Malick et la politique

Aux jeunes burkinabè et africains qui ont des rêves et des ambitions à réaliser, il prêche le discours du réalisme et de la persévérance. « La vie réelle n’est pas comme facebook où tout semble beau, facile. La vie n’est pas une ligne droite. Chacun doit créer  son chemin et se battre vaille que vaille pour y arriver. Il ne faut jamais dire, moi je suis ceci ou cela, donc je ne peux pas faire telle ou telle chose », conseille-t-il. Aux décideurs politiques, il leur demande d’investir énormément dans l’éducation et de créer les meilleures conditions pour permettre aux jeunes de libérer leur potentiel et de se réaliser, en facilitant par exemple leur accès aux meilleures universités. Pour lui, le Burkina, avec ses quantités de soleil, devrait être un leader mondial en matière d’énergie solaire.

Malick va-t-il faire la politique un jour dans son pays d’origine? Sa réponse qui ne tarde pas est on ne peut plus clair. « Non ! Je pense que j’ai des qualités et des compétences dans les finances. Je préfère rester dans ce domaine et laisser la politique à ceux qui ont plus d’habilités et de compétences en la matière», argumente-t-il. En tout état de cause, il reste très attaché à sa mère patrie et est peiné par ce qui se passe sur la terre qui l’a vu naître, avec ces attaques terroristes.

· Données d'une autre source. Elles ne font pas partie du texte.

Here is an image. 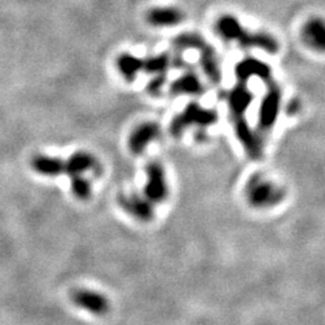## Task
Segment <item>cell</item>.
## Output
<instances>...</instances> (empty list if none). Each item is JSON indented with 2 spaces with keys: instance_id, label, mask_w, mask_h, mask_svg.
I'll return each instance as SVG.
<instances>
[{
  "instance_id": "obj_1",
  "label": "cell",
  "mask_w": 325,
  "mask_h": 325,
  "mask_svg": "<svg viewBox=\"0 0 325 325\" xmlns=\"http://www.w3.org/2000/svg\"><path fill=\"white\" fill-rule=\"evenodd\" d=\"M216 31L223 40L236 42L246 48H259L270 54L279 51V44L272 35L264 31L247 30L234 16L225 15L217 19Z\"/></svg>"
},
{
  "instance_id": "obj_2",
  "label": "cell",
  "mask_w": 325,
  "mask_h": 325,
  "mask_svg": "<svg viewBox=\"0 0 325 325\" xmlns=\"http://www.w3.org/2000/svg\"><path fill=\"white\" fill-rule=\"evenodd\" d=\"M218 121V115L214 110L206 109L198 103H189L183 111L174 117L169 126V133L174 138H180L190 126H198L204 130Z\"/></svg>"
},
{
  "instance_id": "obj_3",
  "label": "cell",
  "mask_w": 325,
  "mask_h": 325,
  "mask_svg": "<svg viewBox=\"0 0 325 325\" xmlns=\"http://www.w3.org/2000/svg\"><path fill=\"white\" fill-rule=\"evenodd\" d=\"M245 191L248 203L259 209L275 206L284 198V191L277 184L259 174L249 178Z\"/></svg>"
},
{
  "instance_id": "obj_4",
  "label": "cell",
  "mask_w": 325,
  "mask_h": 325,
  "mask_svg": "<svg viewBox=\"0 0 325 325\" xmlns=\"http://www.w3.org/2000/svg\"><path fill=\"white\" fill-rule=\"evenodd\" d=\"M266 93L263 96L259 106L258 115V129L259 135L271 132L277 119L279 109L282 104V90L274 80L266 82Z\"/></svg>"
},
{
  "instance_id": "obj_5",
  "label": "cell",
  "mask_w": 325,
  "mask_h": 325,
  "mask_svg": "<svg viewBox=\"0 0 325 325\" xmlns=\"http://www.w3.org/2000/svg\"><path fill=\"white\" fill-rule=\"evenodd\" d=\"M146 180L144 197L152 204H160L168 198L169 187L164 168L157 161H152L146 167Z\"/></svg>"
},
{
  "instance_id": "obj_6",
  "label": "cell",
  "mask_w": 325,
  "mask_h": 325,
  "mask_svg": "<svg viewBox=\"0 0 325 325\" xmlns=\"http://www.w3.org/2000/svg\"><path fill=\"white\" fill-rule=\"evenodd\" d=\"M232 119L236 138L242 145L246 153L254 160H258L263 157V151H264L262 136L256 130L252 129L245 116L234 117Z\"/></svg>"
},
{
  "instance_id": "obj_7",
  "label": "cell",
  "mask_w": 325,
  "mask_h": 325,
  "mask_svg": "<svg viewBox=\"0 0 325 325\" xmlns=\"http://www.w3.org/2000/svg\"><path fill=\"white\" fill-rule=\"evenodd\" d=\"M75 306L95 316H103L110 308V302L102 292L90 289H77L71 294Z\"/></svg>"
},
{
  "instance_id": "obj_8",
  "label": "cell",
  "mask_w": 325,
  "mask_h": 325,
  "mask_svg": "<svg viewBox=\"0 0 325 325\" xmlns=\"http://www.w3.org/2000/svg\"><path fill=\"white\" fill-rule=\"evenodd\" d=\"M160 135V126L155 122H145L136 126L130 133L128 148L133 154L140 155L145 152L147 146L157 140Z\"/></svg>"
},
{
  "instance_id": "obj_9",
  "label": "cell",
  "mask_w": 325,
  "mask_h": 325,
  "mask_svg": "<svg viewBox=\"0 0 325 325\" xmlns=\"http://www.w3.org/2000/svg\"><path fill=\"white\" fill-rule=\"evenodd\" d=\"M119 205L126 213L141 222H148L154 216V205L144 195L138 193L123 194L119 197Z\"/></svg>"
},
{
  "instance_id": "obj_10",
  "label": "cell",
  "mask_w": 325,
  "mask_h": 325,
  "mask_svg": "<svg viewBox=\"0 0 325 325\" xmlns=\"http://www.w3.org/2000/svg\"><path fill=\"white\" fill-rule=\"evenodd\" d=\"M253 99H254V95H253L251 89L247 87V82L237 81L235 86L226 94V102L232 118L245 116L248 107L251 106Z\"/></svg>"
},
{
  "instance_id": "obj_11",
  "label": "cell",
  "mask_w": 325,
  "mask_h": 325,
  "mask_svg": "<svg viewBox=\"0 0 325 325\" xmlns=\"http://www.w3.org/2000/svg\"><path fill=\"white\" fill-rule=\"evenodd\" d=\"M235 76L237 81L247 82L252 77H258L264 82L272 80L271 68L263 60L255 58H245L235 65Z\"/></svg>"
},
{
  "instance_id": "obj_12",
  "label": "cell",
  "mask_w": 325,
  "mask_h": 325,
  "mask_svg": "<svg viewBox=\"0 0 325 325\" xmlns=\"http://www.w3.org/2000/svg\"><path fill=\"white\" fill-rule=\"evenodd\" d=\"M184 12L174 6H160L149 9L146 14V21L155 28H170L178 25L183 21Z\"/></svg>"
},
{
  "instance_id": "obj_13",
  "label": "cell",
  "mask_w": 325,
  "mask_h": 325,
  "mask_svg": "<svg viewBox=\"0 0 325 325\" xmlns=\"http://www.w3.org/2000/svg\"><path fill=\"white\" fill-rule=\"evenodd\" d=\"M100 170L99 162L88 152H76L64 160V174L69 177L84 175L89 171Z\"/></svg>"
},
{
  "instance_id": "obj_14",
  "label": "cell",
  "mask_w": 325,
  "mask_h": 325,
  "mask_svg": "<svg viewBox=\"0 0 325 325\" xmlns=\"http://www.w3.org/2000/svg\"><path fill=\"white\" fill-rule=\"evenodd\" d=\"M302 42L317 52L325 50V25L320 18L308 19L301 29Z\"/></svg>"
},
{
  "instance_id": "obj_15",
  "label": "cell",
  "mask_w": 325,
  "mask_h": 325,
  "mask_svg": "<svg viewBox=\"0 0 325 325\" xmlns=\"http://www.w3.org/2000/svg\"><path fill=\"white\" fill-rule=\"evenodd\" d=\"M197 51L200 52V65L204 74L211 81V83L219 84L222 81V69H220L217 52L206 41Z\"/></svg>"
},
{
  "instance_id": "obj_16",
  "label": "cell",
  "mask_w": 325,
  "mask_h": 325,
  "mask_svg": "<svg viewBox=\"0 0 325 325\" xmlns=\"http://www.w3.org/2000/svg\"><path fill=\"white\" fill-rule=\"evenodd\" d=\"M205 87L199 76L193 71H186L170 84L171 95H200L204 94Z\"/></svg>"
},
{
  "instance_id": "obj_17",
  "label": "cell",
  "mask_w": 325,
  "mask_h": 325,
  "mask_svg": "<svg viewBox=\"0 0 325 325\" xmlns=\"http://www.w3.org/2000/svg\"><path fill=\"white\" fill-rule=\"evenodd\" d=\"M31 168L41 176L56 177L64 174V160L58 157L39 154L32 158Z\"/></svg>"
},
{
  "instance_id": "obj_18",
  "label": "cell",
  "mask_w": 325,
  "mask_h": 325,
  "mask_svg": "<svg viewBox=\"0 0 325 325\" xmlns=\"http://www.w3.org/2000/svg\"><path fill=\"white\" fill-rule=\"evenodd\" d=\"M117 69L128 82L136 79L139 73L142 71V58L133 56L130 53H122L116 60Z\"/></svg>"
},
{
  "instance_id": "obj_19",
  "label": "cell",
  "mask_w": 325,
  "mask_h": 325,
  "mask_svg": "<svg viewBox=\"0 0 325 325\" xmlns=\"http://www.w3.org/2000/svg\"><path fill=\"white\" fill-rule=\"evenodd\" d=\"M174 63L175 60H172L168 53H160L157 54V56H152L142 59V71H146L147 74L152 75L167 74L169 68Z\"/></svg>"
},
{
  "instance_id": "obj_20",
  "label": "cell",
  "mask_w": 325,
  "mask_h": 325,
  "mask_svg": "<svg viewBox=\"0 0 325 325\" xmlns=\"http://www.w3.org/2000/svg\"><path fill=\"white\" fill-rule=\"evenodd\" d=\"M205 42L204 38L197 32H183L174 40V46L178 51L198 50Z\"/></svg>"
},
{
  "instance_id": "obj_21",
  "label": "cell",
  "mask_w": 325,
  "mask_h": 325,
  "mask_svg": "<svg viewBox=\"0 0 325 325\" xmlns=\"http://www.w3.org/2000/svg\"><path fill=\"white\" fill-rule=\"evenodd\" d=\"M70 188L73 194L80 200L89 199L92 195V184L87 177H84V175L70 177Z\"/></svg>"
},
{
  "instance_id": "obj_22",
  "label": "cell",
  "mask_w": 325,
  "mask_h": 325,
  "mask_svg": "<svg viewBox=\"0 0 325 325\" xmlns=\"http://www.w3.org/2000/svg\"><path fill=\"white\" fill-rule=\"evenodd\" d=\"M167 82V74H158L154 75L153 79L149 81L147 84V92L151 95H159L161 93L164 84Z\"/></svg>"
}]
</instances>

« C’est très triste de voir ce qui arrive à mon pays. Les burkinabè se battent au quotidien pour nourrir leurs familles. Et dans ce contexte, il y a des gens qui viennent nous attaquer, nous effrayer, nous mettre la pression pour changer notre mode de vie. Je prie pour mon pays, et j’ai bon espoir qu’il retrouvera la paix bientôt », conclut-il.